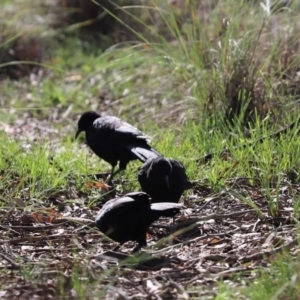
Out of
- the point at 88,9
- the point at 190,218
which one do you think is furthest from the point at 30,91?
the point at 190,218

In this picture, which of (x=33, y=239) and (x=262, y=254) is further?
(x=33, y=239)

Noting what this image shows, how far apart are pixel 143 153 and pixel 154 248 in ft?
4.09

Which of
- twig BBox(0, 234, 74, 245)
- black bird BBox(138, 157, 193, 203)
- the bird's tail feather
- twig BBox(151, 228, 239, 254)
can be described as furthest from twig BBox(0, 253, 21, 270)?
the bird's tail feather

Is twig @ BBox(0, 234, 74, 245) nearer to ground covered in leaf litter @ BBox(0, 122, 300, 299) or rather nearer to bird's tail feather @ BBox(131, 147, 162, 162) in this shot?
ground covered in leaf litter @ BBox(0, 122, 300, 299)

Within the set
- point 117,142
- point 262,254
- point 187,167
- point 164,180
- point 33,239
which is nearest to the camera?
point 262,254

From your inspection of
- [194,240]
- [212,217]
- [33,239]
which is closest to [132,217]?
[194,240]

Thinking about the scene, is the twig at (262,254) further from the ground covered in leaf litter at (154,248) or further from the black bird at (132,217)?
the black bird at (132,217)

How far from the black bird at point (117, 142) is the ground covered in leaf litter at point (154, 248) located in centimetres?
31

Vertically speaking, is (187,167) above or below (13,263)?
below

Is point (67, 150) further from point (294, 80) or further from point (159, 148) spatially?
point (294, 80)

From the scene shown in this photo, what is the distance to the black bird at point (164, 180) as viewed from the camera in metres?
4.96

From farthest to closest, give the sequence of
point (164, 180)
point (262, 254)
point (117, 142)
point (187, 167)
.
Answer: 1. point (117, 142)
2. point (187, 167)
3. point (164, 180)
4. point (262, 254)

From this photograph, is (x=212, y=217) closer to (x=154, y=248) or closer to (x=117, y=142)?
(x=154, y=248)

──────

Problem to solve → Turn the data above into a numbered list with one line per item, dropping the blank lines and the picture markers.

Answer to this problem →
1. Out of
2. - the point at 88,9
3. - the point at 190,218
4. which one do you think is furthest from the point at 30,91?
5. the point at 190,218
6. In this picture, which of (x=33, y=239) and (x=262, y=254) is further?
7. (x=33, y=239)
8. Noting what this image shows, how far apart are pixel 143 153 and pixel 154 248 in ft?
9. 4.09
10. Which of
11. - twig BBox(0, 234, 74, 245)
12. - black bird BBox(138, 157, 193, 203)
13. - the bird's tail feather
14. - twig BBox(151, 228, 239, 254)
15. can be described as furthest from twig BBox(0, 253, 21, 270)?
16. the bird's tail feather
17. Is twig @ BBox(0, 234, 74, 245) nearer to ground covered in leaf litter @ BBox(0, 122, 300, 299) or rather nearer to bird's tail feather @ BBox(131, 147, 162, 162) in this shot?
18. ground covered in leaf litter @ BBox(0, 122, 300, 299)
19. Within the set
20. - point 117,142
21. - point 262,254
22. - point 187,167
23. - point 164,180
24. - point 33,239
25. which is nearest to the camera?
26. point 262,254
27. From your inspection of
28. - [194,240]
29. - [212,217]
30. - [33,239]
31. which is closest to [132,217]?
32. [194,240]
33. Thinking about the scene, is the twig at (262,254) further from the ground covered in leaf litter at (154,248) or further from the black bird at (132,217)?
34. the black bird at (132,217)
35. How far from the black bird at point (117, 142) is the ground covered in leaf litter at point (154, 248) located in centimetres?
36. 31
37. Vertically speaking, is (187,167) above or below (13,263)?
38. below
39. Is point (67, 150) further from point (294, 80) or further from point (159, 148) spatially?
40. point (294, 80)
41. From the scene shown in this photo, what is the distance to the black bird at point (164, 180) as viewed from the camera in metres?
42. 4.96
43. From farthest to closest, give the sequence of
44. point (164, 180)
45. point (262, 254)
46. point (117, 142)
47. point (187, 167)
48. .
49. Answer: 1. point (117, 142)
50. 2. point (187, 167)
51. 3. point (164, 180)
52. 4. point (262, 254)
53. From this photograph, is (x=212, y=217) closer to (x=154, y=248) or closer to (x=117, y=142)?
54. (x=154, y=248)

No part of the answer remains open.